● **Required action**:
Without any pictures, output the records exactly as they are.

● **Provided material**:
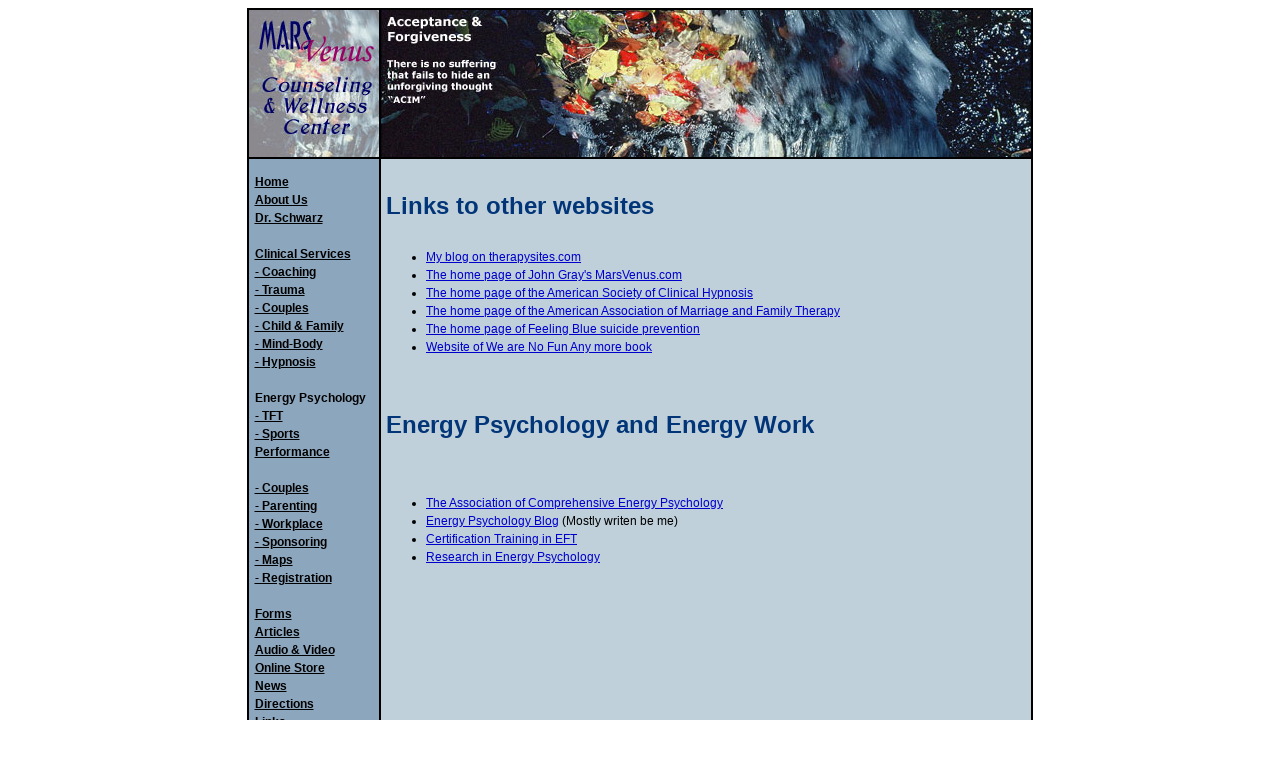

--- FILE ---
content_type: text/html; charset=UTF-8
request_url: http://doctor-bob.net/links.php
body_size: 1670
content:

<!DOCTYPE HTML PUBLIC "-//W3C//DTD HTML 4.01 Transitional//EN"
"http://www.w3.org/TR/html4/loose.dtd">
<html>
<head>
<meta http-equiv="Content-Type" content="text/html; charset=iso-8859-1">
<title>Maps</title>
<link href="styles.css" rel="stylesheet" type="text/css">
</head>

<body>
<table width="750" border="0" align="center" cellpadding="0" cellspacing="0" bordercolor="#000000">
  <tr>
    <td><table width="750" border="1"  bordercolor="#000000"  align="center" cellpadding="0" cellspacing="0" >
      <tr>
        <td width="127"><img src="images/Scenes2/leaves_tl2.jpg" width="130" height="147" border="0"></td>
        <td width="540"><img src="images/Scenes2/leaves_h.jpg" width="650" height="147"></td>
      </tr>
      <tr>
        <td valign="top" bgcolor="#8CA6BD" >
          <table width="20%"  border="0" cellspacing="0" cellpadding="0" bgcolor="#8CA6BD">
            <tr>
              <td valign="top">
                <table width="95%" align="center" border="0" cellspacing="0" cellpadding="2">
                  <tr>
                    <td><b><p align='left' class="menu5"><a href="index.php" class="menu5" class="menu5">Home</a><br>
<a href="about.php" class="menu5">About Us</a><br>
<a href="schwarz.php" class="menu5">Dr. Schwarz</a><br>
<br>
<a href="clinic.php" class="menu5">Clinical Services</a><br>
<a href="coaching.php" class="menu5"> - Coaching</a><br>
<a href="trauma.php" class="menu5"> - Trauma</a><br>
<a href="couples.php" class="menu5"> - Couples</a><br>
<a href="childfamily.php" class="menu5"> - Child & Family</a><br>
<a href="mindbody.php" class="menu5"> - Mind-Body</a><br>
<a href="hypnosis.php" class="menu5">  - Hypnosis</a><br>
<br>
Energy Psychology<br>
<a href="tft.php" class="menu5">  - TFT</a><br>
<a href="sports.php" class="menu5">  - Sports Performance </a><br>
  <br>
<a href="couples_workshops.php" class="menu5">  - Couples</a><br>
<a href="parenting.php" class="menu5">  - Parenting</a><br>
<a href="workplace.php" class="menu5">  - Workplace</a><br>
<a href="sponsoring.php" class="menu5">  - Sponsoring</a><br>
<a href="maps.php" class="menu5">  - Maps</a><br>
<a href="Registration.php" class="menu5">  - Registration</a><br>
  <br>
  <a href="forms.php" class="menu5">  Forms</a><br>
<a href="Articles.php" class="menu5">  Articles</a><br>
<a href="audio.php" class="menu5">  Audio & Video</a><br>
<a href="store.php" class="menu5">  Online Store</a><br>
<a href="news.php" class="menu5">  News</a><br>
<a href="directions.php" class="menu5">  Directions</a><br>
<a href="links.php" class="menu5">  Links</a><br>
<a href="contact.php" class="menu5">  Contact Us</a></p><br></b></td>
                  </tr>
              </table></td>
            </tr>
            <tr>
              <td><img src="images/Scenes2/leaves_v.jpg" width="130" height="230" border="0"></td>
            </tr>
        </table></td>
        <td>
          <table width="100%"  border="0" cellspacing="0" cellpadding="5">
        <td  colspan="3" bgcolor="#BFD0DB" valign="top" height="848">
<table width="100%"  border="0" cellspacing="0" cellpadding="0">
  <tr>
    <td> <h3>Links to other websites 
      </h3>
      <ul>
        <li><a href="http://www.therapytribe.com/article/results.php?account_id=5998">My blog on therapysites.com        </a>
        <li><a href="http://www.marsvenus.com" target="_blank">The home page of John Gray's  MarsVenus.com </a><br>
        <li><a href="http://www.ASCH.net" target="_blank">The home page of the American Society of Clinical Hypnosis </a><br>
        <li><a href="http://www.aamft.org" target="_blank">The home page of the American Association of Marriage and Family Therapy </a><br>
        </li>
        <li> <a href="http://www.feelingblue.org">The home page of Feeling Blue suicide prevention </a> </li>
        <li><a href="http://www.wearenofunanymore.com">Website of We are No Fun Any more book</a><br>
        </li>
      </ul>
      <br>
<h3>Energy Psychology and Energy Work</h3> <br>
<ul>
  <li><a href="http://www.energypsych.org" target="_blank">The Association of Comprehensive Energy Psychology </a>
  <li><a href="http://www.acepblog.org">Energy Psychology Blog</a> (Mostly writen be me)<br>  
  <li><a href="http://www.energypsych.org/eft">Certification Training in EFT</a>  
  <li><a href="http://www.energypsych.org/research">Research in Energy Psychology<br>
    </a><br>
  </ul></td>
  </tr>
</table>



  </td>
        </tr>
      </table><tr bgcolor="#8CA6BD">
	  <td colspan="2" align="center"><p class="menu5"><b><a href="links.php" class="menu5">Links</a> | <a href="contact.php" class="menu5">Contact Us</a> | <a href="privacy.php" class="menu5">Privacy Policy</a> | January 21, 2026</b> | 610-642-0884  | &copy;2005-2026 Dr. Robert Schwarz</p> </td>
      </tr></td>
  </tr>
</table>
</body>
</html>



--- FILE ---
content_type: text/css
request_url: http://doctor-bob.net/styles.css
body_size: 1283
content:
body { 
font-size: 11px;
line-height: 16px;
font-family: verdana, arial, helvetica, sans-serif;
}
h1 {
	color: #5C3646;
	font-size: 36px;
	line-height: 125%;
}
h2 {
	color: #023577;
	font-size: 28px;	
	line-height: 150%;
}
h3 {
	color: #023577;
	font-size: 24px;
	line-height: 150%;
}
h4 {
	color: #5C3646;
	font-size: 18px;
	line-height: 150%;
}
h5 {
	color: #023577;
	font-size: 16px;
	line-height: 150%;
}
h6 {
	color: #023577;
	font-size: 14px;
	line-height: 150%;
}
p {
	font-size: 12px;	
	line-height: 150%;
}
p.menu1 {
	font-size: 12px;	
	line-height: 150%;
	color:#FFFFFF;
}
li {
	font-size: 12px;	
	line-height: 150%;
}
hr {
	color: #023577;
}
a:link {
	color: #0000CC;
}
a.menu1 {
	color:#FFFFFF; }
a.menu1:visited {
	color:#FFFFFF; }
a.menu2 {
	color:#000000; }
a.menu2:visited {
	color:#000000; }
a.menu3 {
	color:#000000; }
a.menu3:visited {
	color:#000000; }
a.menu4 {
	color:#000000; }
a.menu4:visited {
	color:#000000; }
a.menu5 {
	color:#000000; }
a.menu5:visited {
	color:#000000; }	
a:visited {
	color: #0000CC;
}
a:active {
	color: #0000CC;
}
#thought {
position: absolute;
top:86px;
left: 461px;
height: 72px;
width: 296px;
padding: 0px;
margin: 0px;
color: #ffffff;
text-align: right;
font: bold 11px/14px verdana, arial, helvetica, sans-serif;
z-index: 100;
}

● **Expected answer**:
--- FILE ---
content_type: text/html; charset=UTF-8
request_url: http://doctor-bob.net/links.php
body_size: 1670
content:

<!DOCTYPE HTML PUBLIC "-//W3C//DTD HTML 4.01 Transitional//EN"
"http://www.w3.org/TR/html4/loose.dtd">
<html>
<head>
<meta http-equiv="Content-Type" content="text/html; charset=iso-8859-1">
<title>Maps</title>
<link href="styles.css" rel="stylesheet" type="text/css">
</head>

<body>
<table width="750" border="0" align="center" cellpadding="0" cellspacing="0" bordercolor="#000000">
  <tr>
    <td><table width="750" border="1"  bordercolor="#000000"  align="center" cellpadding="0" cellspacing="0" >
      <tr>
        <td width="127"><img src="images/Scenes2/leaves_tl2.jpg" width="130" height="147" border="0"></td>
        <td width="540"><img src="images/Scenes2/leaves_h.jpg" width="650" height="147"></td>
      </tr>
      <tr>
        <td valign="top" bgcolor="#8CA6BD" >
          <table width="20%"  border="0" cellspacing="0" cellpadding="0" bgcolor="#8CA6BD">
            <tr>
              <td valign="top">
                <table width="95%" align="center" border="0" cellspacing="0" cellpadding="2">
                  <tr>
                    <td><b><p align='left' class="menu5"><a href="index.php" class="menu5" class="menu5">Home</a><br>
<a href="about.php" class="menu5">About Us</a><br>
<a href="schwarz.php" class="menu5">Dr. Schwarz</a><br>
<br>
<a href="clinic.php" class="menu5">Clinical Services</a><br>
<a href="coaching.php" class="menu5"> - Coaching</a><br>
<a href="trauma.php" class="menu5"> - Trauma</a><br>
<a href="couples.php" class="menu5"> - Couples</a><br>
<a href="childfamily.php" class="menu5"> - Child & Family</a><br>
<a href="mindbody.php" class="menu5"> - Mind-Body</a><br>
<a href="hypnosis.php" class="menu5">  - Hypnosis</a><br>
<br>
Energy Psychology<br>
<a href="tft.php" class="menu5">  - TFT</a><br>
<a href="sports.php" class="menu5">  - Sports Performance </a><br>
  <br>
<a href="couples_workshops.php" class="menu5">  - Couples</a><br>
<a href="parenting.php" class="menu5">  - Parenting</a><br>
<a href="workplace.php" class="menu5">  - Workplace</a><br>
<a href="sponsoring.php" class="menu5">  - Sponsoring</a><br>
<a href="maps.php" class="menu5">  - Maps</a><br>
<a href="Registration.php" class="menu5">  - Registration</a><br>
  <br>
  <a href="forms.php" class="menu5">  Forms</a><br>
<a href="Articles.php" class="menu5">  Articles</a><br>
<a href="audio.php" class="menu5">  Audio & Video</a><br>
<a href="store.php" class="menu5">  Online Store</a><br>
<a href="news.php" class="menu5">  News</a><br>
<a href="directions.php" class="menu5">  Directions</a><br>
<a href="links.php" class="menu5">  Links</a><br>
<a href="contact.php" class="menu5">  Contact Us</a></p><br></b></td>
                  </tr>
              </table></td>
            </tr>
            <tr>
              <td><img src="images/Scenes2/leaves_v.jpg" width="130" height="230" border="0"></td>
            </tr>
        </table></td>
        <td>
          <table width="100%"  border="0" cellspacing="0" cellpadding="5">
        <td  colspan="3" bgcolor="#BFD0DB" valign="top" height="848">
<table width="100%"  border="0" cellspacing="0" cellpadding="0">
  <tr>
    <td> <h3>Links to other websites 
      </h3>
      <ul>
        <li><a href="http://www.therapytribe.com/article/results.php?account_id=5998">My blog on therapysites.com        </a>
        <li><a href="http://www.marsvenus.com" target="_blank">The home page of John Gray's  MarsVenus.com </a><br>
        <li><a href="http://www.ASCH.net" target="_blank">The home page of the American Society of Clinical Hypnosis </a><br>
        <li><a href="http://www.aamft.org" target="_blank">The home page of the American Association of Marriage and Family Therapy </a><br>
        </li>
        <li> <a href="http://www.feelingblue.org">The home page of Feeling Blue suicide prevention </a> </li>
        <li><a href="http://www.wearenofunanymore.com">Website of We are No Fun Any more book</a><br>
        </li>
      </ul>
      <br>
<h3>Energy Psychology and Energy Work</h3> <br>
<ul>
  <li><a href="http://www.energypsych.org" target="_blank">The Association of Comprehensive Energy Psychology </a>
  <li><a href="http://www.acepblog.org">Energy Psychology Blog</a> (Mostly writen be me)<br>  
  <li><a href="http://www.energypsych.org/eft">Certification Training in EFT</a>  
  <li><a href="http://www.energypsych.org/research">Research in Energy Psychology<br>
    </a><br>
  </ul></td>
  </tr>
</table>



  </td>
        </tr>
      </table><tr bgcolor="#8CA6BD">
	  <td colspan="2" align="center"><p class="menu5"><b><a href="links.php" class="menu5">Links</a> | <a href="contact.php" class="menu5">Contact Us</a> | <a href="privacy.php" class="menu5">Privacy Policy</a> | January 21, 2026</b> | 610-642-0884  | &copy;2005-2026 Dr. Robert Schwarz</p> </td>
      </tr></td>
  </tr>
</table>
</body>
</html>



--- FILE ---
content_type: text/css
request_url: http://doctor-bob.net/styles.css
body_size: 1283
content:
body { 
font-size: 11px;
line-height: 16px;
font-family: verdana, arial, helvetica, sans-serif;
}
h1 {
	color: #5C3646;
	font-size: 36px;
	line-height: 125%;
}
h2 {
	color: #023577;
	font-size: 28px;	
	line-height: 150%;
}
h3 {
	color: #023577;
	font-size: 24px;
	line-height: 150%;
}
h4 {
	color: #5C3646;
	font-size: 18px;
	line-height: 150%;
}
h5 {
	color: #023577;
	font-size: 16px;
	line-height: 150%;
}
h6 {
	color: #023577;
	font-size: 14px;
	line-height: 150%;
}
p {
	font-size: 12px;	
	line-height: 150%;
}
p.menu1 {
	font-size: 12px;	
	line-height: 150%;
	color:#FFFFFF;
}
li {
	font-size: 12px;	
	line-height: 150%;
}
hr {
	color: #023577;
}
a:link {
	color: #0000CC;
}
a.menu1 {
	color:#FFFFFF; }
a.menu1:visited {
	color:#FFFFFF; }
a.menu2 {
	color:#000000; }
a.menu2:visited {
	color:#000000; }
a.menu3 {
	color:#000000; }
a.menu3:visited {
	color:#000000; }
a.menu4 {
	color:#000000; }
a.menu4:visited {
	color:#000000; }
a.menu5 {
	color:#000000; }
a.menu5:visited {
	color:#000000; }	
a:visited {
	color: #0000CC;
}
a:active {
	color: #0000CC;
}
#thought {
position: absolute;
top:86px;
left: 461px;
height: 72px;
width: 296px;
padding: 0px;
margin: 0px;
color: #ffffff;
text-align: right;
font: bold 11px/14px verdana, arial, helvetica, sans-serif;
z-index: 100;
}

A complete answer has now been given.